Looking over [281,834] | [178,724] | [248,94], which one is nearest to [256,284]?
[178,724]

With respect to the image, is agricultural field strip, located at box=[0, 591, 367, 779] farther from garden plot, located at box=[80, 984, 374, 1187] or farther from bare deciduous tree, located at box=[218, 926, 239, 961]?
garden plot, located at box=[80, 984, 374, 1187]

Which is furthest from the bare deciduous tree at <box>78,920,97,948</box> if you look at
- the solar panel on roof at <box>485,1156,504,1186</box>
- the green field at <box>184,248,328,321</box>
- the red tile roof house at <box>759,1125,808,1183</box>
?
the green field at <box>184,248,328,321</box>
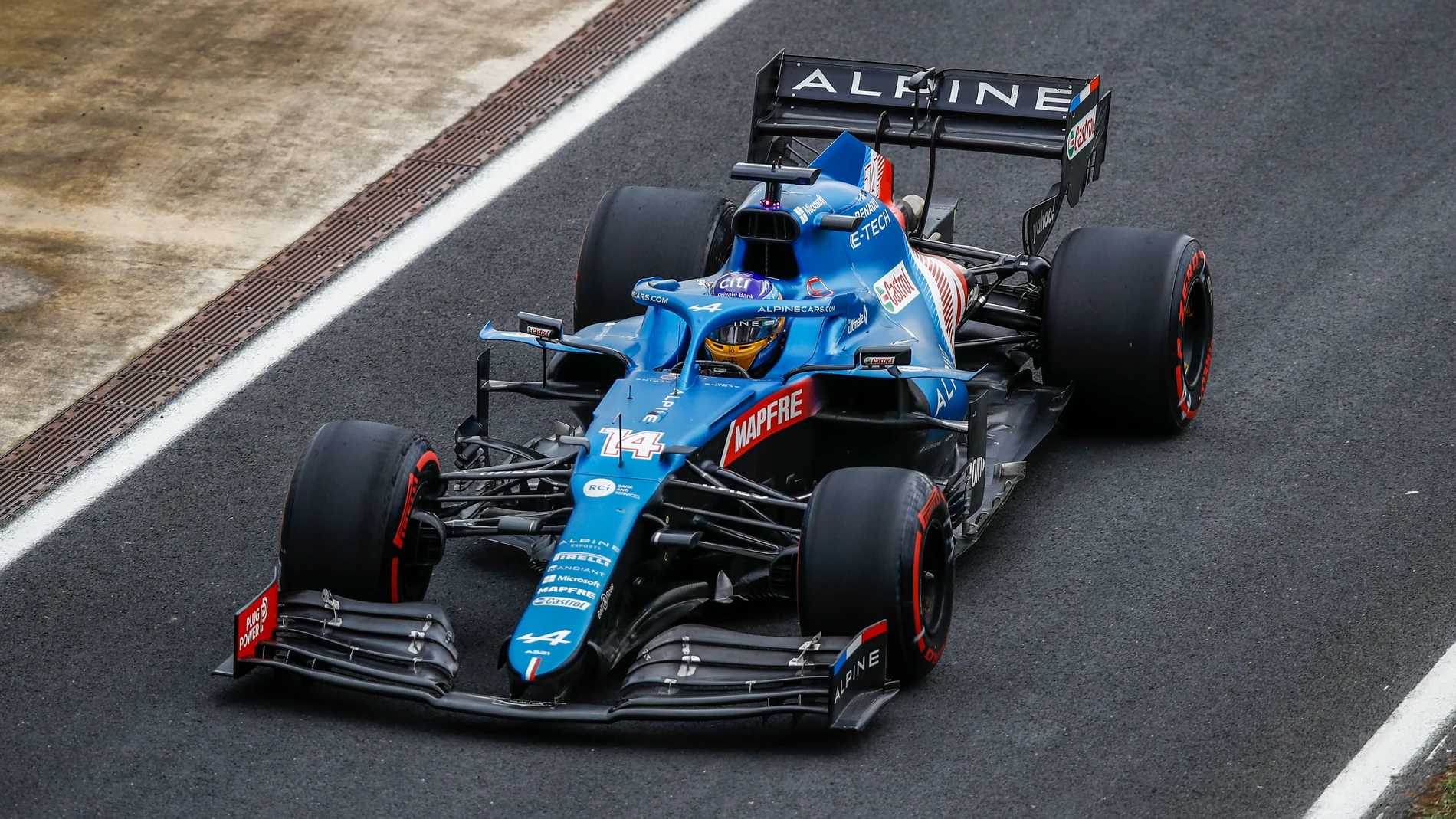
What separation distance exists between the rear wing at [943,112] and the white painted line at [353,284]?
289 cm

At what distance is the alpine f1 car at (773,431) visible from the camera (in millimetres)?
8109

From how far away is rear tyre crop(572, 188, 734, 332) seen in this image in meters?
11.1

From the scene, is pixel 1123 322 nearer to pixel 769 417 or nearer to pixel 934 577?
pixel 769 417

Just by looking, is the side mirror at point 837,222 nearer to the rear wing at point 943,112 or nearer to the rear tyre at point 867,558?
the rear wing at point 943,112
=-=-=
→ **YOUR TASK**
Without the pictures, extract every entry verbatim.

→ **SOLUTION**
Looking over [281,834] | [178,724] | [248,94], which one is nearest to [256,284]?
[178,724]

With respect to the image, is agricultural field strip, located at box=[0, 591, 367, 779] farther from garden plot, located at box=[80, 984, 374, 1187] or farther from bare deciduous tree, located at box=[218, 926, 239, 961]?
garden plot, located at box=[80, 984, 374, 1187]

Which is furthest from the bare deciduous tree at <box>78,920,97,948</box> if you look at
- the solar panel on roof at <box>485,1156,504,1186</box>
- the green field at <box>184,248,328,321</box>
- the red tile roof house at <box>759,1125,808,1183</box>
?
the green field at <box>184,248,328,321</box>
What separation distance exists between the rear wing at [943,112] and the white painted line at [353,284]?
289 cm

At what distance is the alpine f1 car at (773,431) visible from the camera (in millimetres)?
8109

From how far away is rear tyre crop(572, 188, 734, 332) seen in this image in meters?
11.1

From the scene, is pixel 1123 322 nearer to pixel 769 417 or nearer to pixel 934 577?
pixel 769 417

Just by looking, is the side mirror at point 837,222 nearer to the rear wing at point 943,112 or nearer to the rear tyre at point 867,558?
the rear wing at point 943,112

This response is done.